▸ **Supplied text**
>>

What Refn has done is to make a film that is rich and textured visually, audibly and most importantly, thematically. It all seems very 80’s but it is clearly set in the present day. There’s all the tacky neon you could want and even the soundtrack beats that 80’s synth pop we all know and love. Even down to the detail of the pink italicised paintbrush type in the credits. It’s got the aesthetic as if they had actually filmed Grand Theft Auto: Vice City without the 80’s campness. But through all of the visual and audible stylisation, it is the themes and character that stand out and the simplicity of the story has allowed Refn to focus thoroughly on it and create this award winning vision.
That’s not to say this film is without it’s flaws though, there are a couple of gaping plot holes and sometimes Carey Mulligan’s Irene seems a little too helpless. There are clichés and the beginning all seems a bit too saccharine sweet for the kind of Jeckyll and Hyde theme that resonates throughout the film. But these flaws are completely overwhelmed by the intricacy with which this film has been crafted.

<<

▸ **Raw data**
>>

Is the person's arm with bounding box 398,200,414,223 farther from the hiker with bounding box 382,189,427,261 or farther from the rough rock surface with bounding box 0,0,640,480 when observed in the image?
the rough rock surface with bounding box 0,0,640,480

<<

▸ **What is being asked**
List every flaw of the film that the film review names.

▸ **Complete answer**
- A couple of gaping plot holes
- Carey Mulligan's Irene sometimes seems a little too helpless
- Clichés
- The beginning seems a bit too saccharine sweet for the film's Jekyll and Hyde theme